**Activity list:**
(a) Retype the part of the WhiskyX interview that begins at the words "So we try to" and stops after "Baugh: Oh, no!".
(b) Condense the paragraph of the WhiskyX interview that opens "So we try to come up with something" into a short bulleted list of its main points.
(c) According to the WhiskyX interview, which band has played a number of WhiskyX events?

**Document segment:**
* * * * * * *
Murphy: We work with a few different groups, including C3, part of Live Nation, but we also developed a relationship with St. Paul and the Broken Bones, who have played a number of WhiskyX events. We feel like, in a lot of ways, they’re almost the perfect fit for this event. You could say they’re new, in a way, but they’ve been around for a few years. They’ve got their own voice; they’re very instinctive; they have an interesting kind of blend, if you will, of musical choices with what Paul and the guys do. I think they enjoy the event as much as we enjoy having them.
So we try to come up with something that plays into the discovery element itself. You’re going to discover whiskey that nine times out of ten you haven’t heard of before and you definitely haven’t tried. So that’s fun and interesting. Plus, maybe you’ve never heard of Blue Delta jeans, either. We want to do the same thing with the music. You know, [St. Paul and the Broken Bones] is critically acclaimed; you know ’em, but maybe some of your friends don’t know ’em. We try to get that component woven into the event itself.
Combining a band like that, that's fun and wild, with the freedom to taste sixty whiskeys: Is there a crazy atmosphere? Are there fights? Puking?
Murphy: No. We don’t do that.
Baugh: Oh, no!
* * * * * * *
**Records:**
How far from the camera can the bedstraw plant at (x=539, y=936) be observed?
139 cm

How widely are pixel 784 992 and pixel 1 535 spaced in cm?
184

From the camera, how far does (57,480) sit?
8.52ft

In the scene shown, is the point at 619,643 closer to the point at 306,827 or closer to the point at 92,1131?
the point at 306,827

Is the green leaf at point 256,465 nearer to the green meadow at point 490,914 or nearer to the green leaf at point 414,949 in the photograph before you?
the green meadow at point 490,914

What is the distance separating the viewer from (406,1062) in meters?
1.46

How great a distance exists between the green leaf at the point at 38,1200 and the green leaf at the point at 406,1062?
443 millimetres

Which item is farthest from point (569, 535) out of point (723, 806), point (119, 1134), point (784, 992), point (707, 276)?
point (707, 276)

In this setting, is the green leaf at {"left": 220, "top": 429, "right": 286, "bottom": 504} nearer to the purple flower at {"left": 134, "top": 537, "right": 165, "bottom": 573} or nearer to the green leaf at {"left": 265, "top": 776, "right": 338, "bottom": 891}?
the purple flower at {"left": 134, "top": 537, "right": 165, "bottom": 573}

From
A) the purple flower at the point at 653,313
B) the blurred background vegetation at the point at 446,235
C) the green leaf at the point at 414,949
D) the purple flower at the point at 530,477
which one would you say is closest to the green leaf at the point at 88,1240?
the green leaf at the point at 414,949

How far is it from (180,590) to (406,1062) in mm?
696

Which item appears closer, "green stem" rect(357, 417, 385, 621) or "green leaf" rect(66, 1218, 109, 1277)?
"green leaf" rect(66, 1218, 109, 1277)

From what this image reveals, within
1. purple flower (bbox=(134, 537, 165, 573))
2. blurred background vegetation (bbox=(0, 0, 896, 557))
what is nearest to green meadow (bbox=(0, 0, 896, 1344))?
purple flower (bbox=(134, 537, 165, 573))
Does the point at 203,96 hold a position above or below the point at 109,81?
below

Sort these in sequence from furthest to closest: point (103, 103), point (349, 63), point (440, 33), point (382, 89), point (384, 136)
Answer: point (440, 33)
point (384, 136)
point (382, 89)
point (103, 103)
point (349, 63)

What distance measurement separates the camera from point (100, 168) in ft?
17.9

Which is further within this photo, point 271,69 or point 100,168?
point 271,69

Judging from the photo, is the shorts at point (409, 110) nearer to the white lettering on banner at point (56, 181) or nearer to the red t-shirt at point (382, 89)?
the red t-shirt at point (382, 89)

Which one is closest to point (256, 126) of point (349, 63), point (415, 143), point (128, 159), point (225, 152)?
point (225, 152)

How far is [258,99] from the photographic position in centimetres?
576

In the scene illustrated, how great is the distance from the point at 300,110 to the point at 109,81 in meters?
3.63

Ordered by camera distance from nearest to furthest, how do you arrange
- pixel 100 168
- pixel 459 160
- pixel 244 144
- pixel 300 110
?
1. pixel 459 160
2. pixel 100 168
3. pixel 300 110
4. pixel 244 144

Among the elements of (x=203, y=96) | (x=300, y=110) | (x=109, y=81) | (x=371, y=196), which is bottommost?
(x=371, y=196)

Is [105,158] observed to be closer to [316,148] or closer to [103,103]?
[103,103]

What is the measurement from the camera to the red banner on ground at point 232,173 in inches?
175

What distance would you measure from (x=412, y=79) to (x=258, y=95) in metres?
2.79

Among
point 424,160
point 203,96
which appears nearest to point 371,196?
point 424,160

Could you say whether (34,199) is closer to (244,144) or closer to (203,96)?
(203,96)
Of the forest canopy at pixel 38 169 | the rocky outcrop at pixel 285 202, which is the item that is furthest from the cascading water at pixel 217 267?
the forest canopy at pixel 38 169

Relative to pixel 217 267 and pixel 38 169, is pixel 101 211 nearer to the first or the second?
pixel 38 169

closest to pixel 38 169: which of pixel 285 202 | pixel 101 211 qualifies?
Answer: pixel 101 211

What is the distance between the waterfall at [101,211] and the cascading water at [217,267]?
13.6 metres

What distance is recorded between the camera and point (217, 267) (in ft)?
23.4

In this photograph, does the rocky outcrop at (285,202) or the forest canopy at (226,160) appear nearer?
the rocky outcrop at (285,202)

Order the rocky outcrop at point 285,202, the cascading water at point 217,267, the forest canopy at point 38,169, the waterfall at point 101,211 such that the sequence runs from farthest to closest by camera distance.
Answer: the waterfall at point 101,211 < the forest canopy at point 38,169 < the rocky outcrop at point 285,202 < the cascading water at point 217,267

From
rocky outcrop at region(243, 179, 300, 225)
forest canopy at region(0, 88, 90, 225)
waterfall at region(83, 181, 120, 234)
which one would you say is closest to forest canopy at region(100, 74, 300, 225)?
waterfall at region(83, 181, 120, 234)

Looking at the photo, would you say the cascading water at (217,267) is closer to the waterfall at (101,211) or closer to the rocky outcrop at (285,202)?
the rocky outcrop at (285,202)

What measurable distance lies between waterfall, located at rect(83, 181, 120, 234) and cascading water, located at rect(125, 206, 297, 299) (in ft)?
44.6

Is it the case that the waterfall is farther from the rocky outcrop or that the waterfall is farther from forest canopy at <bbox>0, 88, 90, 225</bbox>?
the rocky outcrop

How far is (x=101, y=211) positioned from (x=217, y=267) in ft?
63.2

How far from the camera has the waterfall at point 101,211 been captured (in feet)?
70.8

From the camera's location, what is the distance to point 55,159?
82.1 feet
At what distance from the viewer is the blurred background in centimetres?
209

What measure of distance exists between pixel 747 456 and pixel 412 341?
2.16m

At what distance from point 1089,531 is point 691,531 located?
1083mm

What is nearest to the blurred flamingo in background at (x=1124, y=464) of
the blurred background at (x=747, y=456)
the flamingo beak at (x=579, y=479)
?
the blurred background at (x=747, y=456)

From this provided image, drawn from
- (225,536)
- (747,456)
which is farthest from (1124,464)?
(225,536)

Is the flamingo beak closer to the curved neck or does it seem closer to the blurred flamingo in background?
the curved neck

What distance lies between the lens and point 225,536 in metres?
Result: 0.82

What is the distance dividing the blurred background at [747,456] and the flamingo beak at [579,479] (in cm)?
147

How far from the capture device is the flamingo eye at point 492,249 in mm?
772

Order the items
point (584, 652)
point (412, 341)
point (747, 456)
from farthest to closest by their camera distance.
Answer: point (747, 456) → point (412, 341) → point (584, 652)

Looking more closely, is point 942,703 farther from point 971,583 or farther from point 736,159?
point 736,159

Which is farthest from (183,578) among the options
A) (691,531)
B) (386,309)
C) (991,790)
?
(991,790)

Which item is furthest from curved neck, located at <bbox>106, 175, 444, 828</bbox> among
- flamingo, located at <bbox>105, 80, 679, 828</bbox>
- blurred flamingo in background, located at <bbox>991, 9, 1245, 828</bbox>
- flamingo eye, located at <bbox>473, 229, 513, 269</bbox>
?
* * * * * * *
**Results for the exercise:**
(a)
So we try to come up with something that plays into the discovery element itself. You’re going to discover whiskey that nine times out of ten you haven’t heard of before and you definitely haven’t tried. So that’s fun and interesting. Plus, maybe you’ve never heard of Blue Delta jeans, either. We want to do the same thing with the music. You know, [St. Paul and the Broken Bones] is critically acclaimed; you know ’em, but maybe some of your friends don’t know ’em. We try to get that component woven into the event itself.
Combining a band like that, that's fun and wild, with the freedom to taste sixty whiskeys: Is there a crazy atmosphere? Are there fights? Puking?
Murphy: No. We don’t do that.
Baugh: Oh, no!

(b)
- The event is built around the idea of discovery.
- Most of the whiskey attendees find will be unfamiliar to them and untried.
- They may also discover brands such as Blue Delta jeans.
- The music follows the same approach: St. Paul and the Broken Bones is critically acclaimed, but some attendees' friends may not know the band.
- This discovery component is woven into the event itself.

(c) St. Paul and the Broken Bones.